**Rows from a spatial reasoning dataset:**
◇ ◇ ◇ ◇

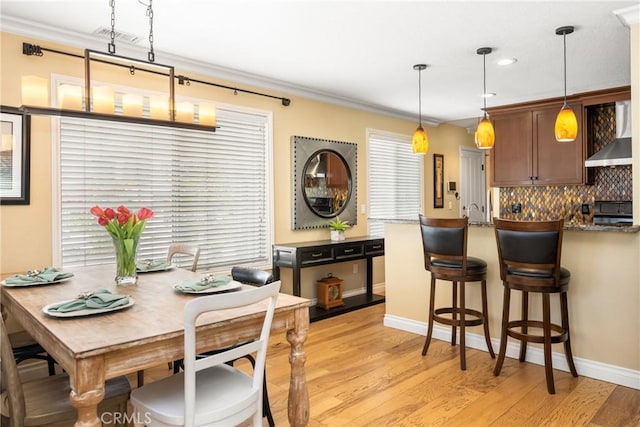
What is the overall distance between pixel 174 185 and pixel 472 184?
5.74 metres

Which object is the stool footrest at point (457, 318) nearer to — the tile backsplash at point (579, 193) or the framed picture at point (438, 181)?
the tile backsplash at point (579, 193)

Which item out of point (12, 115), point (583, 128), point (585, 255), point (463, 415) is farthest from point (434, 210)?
point (12, 115)

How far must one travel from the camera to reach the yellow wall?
312 centimetres

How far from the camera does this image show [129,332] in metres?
1.58

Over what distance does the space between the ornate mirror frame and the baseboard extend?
60.5 inches

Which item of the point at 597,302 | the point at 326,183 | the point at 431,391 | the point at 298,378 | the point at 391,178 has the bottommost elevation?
the point at 431,391

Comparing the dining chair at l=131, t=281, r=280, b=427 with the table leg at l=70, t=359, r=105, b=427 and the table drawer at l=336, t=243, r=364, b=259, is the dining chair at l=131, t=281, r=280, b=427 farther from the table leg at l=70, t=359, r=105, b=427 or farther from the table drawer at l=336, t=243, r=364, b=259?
the table drawer at l=336, t=243, r=364, b=259

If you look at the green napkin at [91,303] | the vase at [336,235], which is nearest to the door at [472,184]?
the vase at [336,235]

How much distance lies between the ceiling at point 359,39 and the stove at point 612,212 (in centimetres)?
134

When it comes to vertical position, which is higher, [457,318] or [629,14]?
[629,14]

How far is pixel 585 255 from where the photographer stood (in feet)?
10.0

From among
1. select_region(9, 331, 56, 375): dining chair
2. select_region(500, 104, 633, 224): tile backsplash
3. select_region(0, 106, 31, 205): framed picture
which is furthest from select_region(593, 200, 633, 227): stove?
select_region(0, 106, 31, 205): framed picture

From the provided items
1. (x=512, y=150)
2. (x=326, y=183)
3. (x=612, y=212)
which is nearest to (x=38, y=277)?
(x=326, y=183)

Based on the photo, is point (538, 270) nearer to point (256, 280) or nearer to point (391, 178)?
point (256, 280)
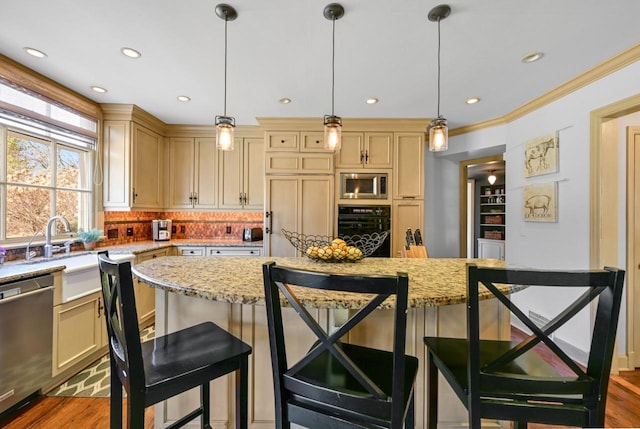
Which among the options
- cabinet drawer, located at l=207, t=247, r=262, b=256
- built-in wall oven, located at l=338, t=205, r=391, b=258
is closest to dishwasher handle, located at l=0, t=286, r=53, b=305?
cabinet drawer, located at l=207, t=247, r=262, b=256

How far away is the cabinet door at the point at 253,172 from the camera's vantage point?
3873mm

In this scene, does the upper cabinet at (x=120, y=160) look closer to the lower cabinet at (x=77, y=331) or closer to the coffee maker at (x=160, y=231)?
the coffee maker at (x=160, y=231)

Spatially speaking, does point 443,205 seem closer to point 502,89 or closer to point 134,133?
point 502,89

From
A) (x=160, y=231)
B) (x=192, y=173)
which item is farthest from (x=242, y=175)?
(x=160, y=231)

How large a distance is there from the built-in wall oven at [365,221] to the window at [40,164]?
118 inches

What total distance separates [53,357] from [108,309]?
1.59 meters

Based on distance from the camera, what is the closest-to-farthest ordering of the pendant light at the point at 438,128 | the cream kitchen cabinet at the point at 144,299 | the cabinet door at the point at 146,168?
the pendant light at the point at 438,128 → the cream kitchen cabinet at the point at 144,299 → the cabinet door at the point at 146,168

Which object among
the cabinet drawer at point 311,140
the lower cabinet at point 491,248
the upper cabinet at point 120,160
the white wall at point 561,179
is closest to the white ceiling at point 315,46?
the white wall at point 561,179

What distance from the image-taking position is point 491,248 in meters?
5.80

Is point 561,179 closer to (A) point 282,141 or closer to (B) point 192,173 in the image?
(A) point 282,141

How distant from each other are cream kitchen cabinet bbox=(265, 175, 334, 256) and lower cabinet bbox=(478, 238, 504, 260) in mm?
4177

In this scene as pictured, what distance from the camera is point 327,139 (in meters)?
1.68

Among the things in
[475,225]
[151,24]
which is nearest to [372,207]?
[151,24]

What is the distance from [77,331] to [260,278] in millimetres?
1958
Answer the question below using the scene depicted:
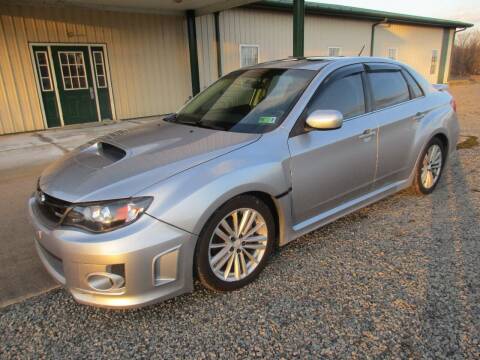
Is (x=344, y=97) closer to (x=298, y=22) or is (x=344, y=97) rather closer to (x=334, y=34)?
(x=298, y=22)

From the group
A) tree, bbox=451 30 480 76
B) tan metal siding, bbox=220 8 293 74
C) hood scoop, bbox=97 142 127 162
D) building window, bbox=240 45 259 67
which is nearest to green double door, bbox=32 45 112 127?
tan metal siding, bbox=220 8 293 74

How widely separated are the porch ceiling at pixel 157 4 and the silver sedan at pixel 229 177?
265 inches

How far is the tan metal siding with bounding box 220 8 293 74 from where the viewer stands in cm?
1268

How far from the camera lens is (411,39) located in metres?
20.7

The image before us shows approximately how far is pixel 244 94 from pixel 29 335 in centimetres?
254

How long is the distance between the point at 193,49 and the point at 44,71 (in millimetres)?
4193

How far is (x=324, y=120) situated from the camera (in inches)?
113

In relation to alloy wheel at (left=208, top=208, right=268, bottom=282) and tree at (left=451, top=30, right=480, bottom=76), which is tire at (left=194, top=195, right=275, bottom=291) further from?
tree at (left=451, top=30, right=480, bottom=76)

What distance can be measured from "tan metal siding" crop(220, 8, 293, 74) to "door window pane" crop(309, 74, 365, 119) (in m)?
10.00

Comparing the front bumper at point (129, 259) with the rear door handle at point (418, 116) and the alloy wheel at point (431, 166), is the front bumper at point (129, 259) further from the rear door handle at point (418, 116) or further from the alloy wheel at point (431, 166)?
the alloy wheel at point (431, 166)

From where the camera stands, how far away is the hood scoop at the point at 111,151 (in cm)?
274

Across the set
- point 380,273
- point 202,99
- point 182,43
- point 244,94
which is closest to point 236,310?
point 380,273

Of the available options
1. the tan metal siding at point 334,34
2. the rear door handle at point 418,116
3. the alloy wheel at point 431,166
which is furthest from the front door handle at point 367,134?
the tan metal siding at point 334,34

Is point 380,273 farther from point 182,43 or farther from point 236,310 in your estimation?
point 182,43
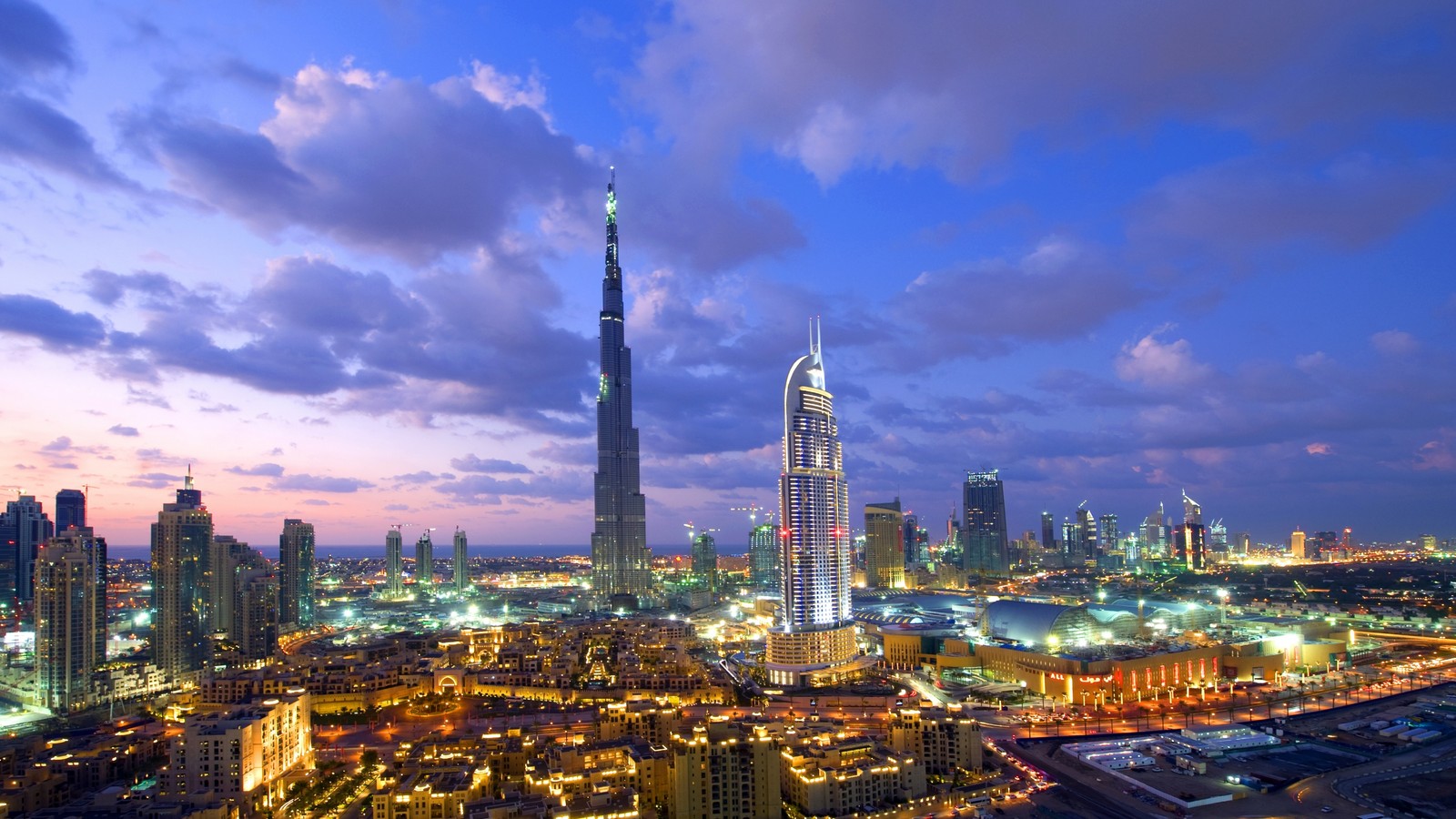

◇ ◇ ◇ ◇

Count the lines in the data above that contain the string "siding", treating case as significant. Reply with the number alone.

**TASK RESULT:** 6